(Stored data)
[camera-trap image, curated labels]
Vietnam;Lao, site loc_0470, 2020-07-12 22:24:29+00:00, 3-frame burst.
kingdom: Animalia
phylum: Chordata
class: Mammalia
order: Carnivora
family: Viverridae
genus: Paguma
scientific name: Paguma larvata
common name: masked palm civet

Task directions:
All lines of the data above must be repeated exactly.

Exercise solution:
[camera-trap image, curated labels]
Vietnam;Lao, site loc_0470, 2020-07-12 22:24:29+00:00, 3-frame burst.
kingdom: Animalia
phylum: Chordata
class: Mammalia
order: Carnivora
family: Viverridae
genus: Paguma
scientific name: Paguma larvata
common name: masked palm civet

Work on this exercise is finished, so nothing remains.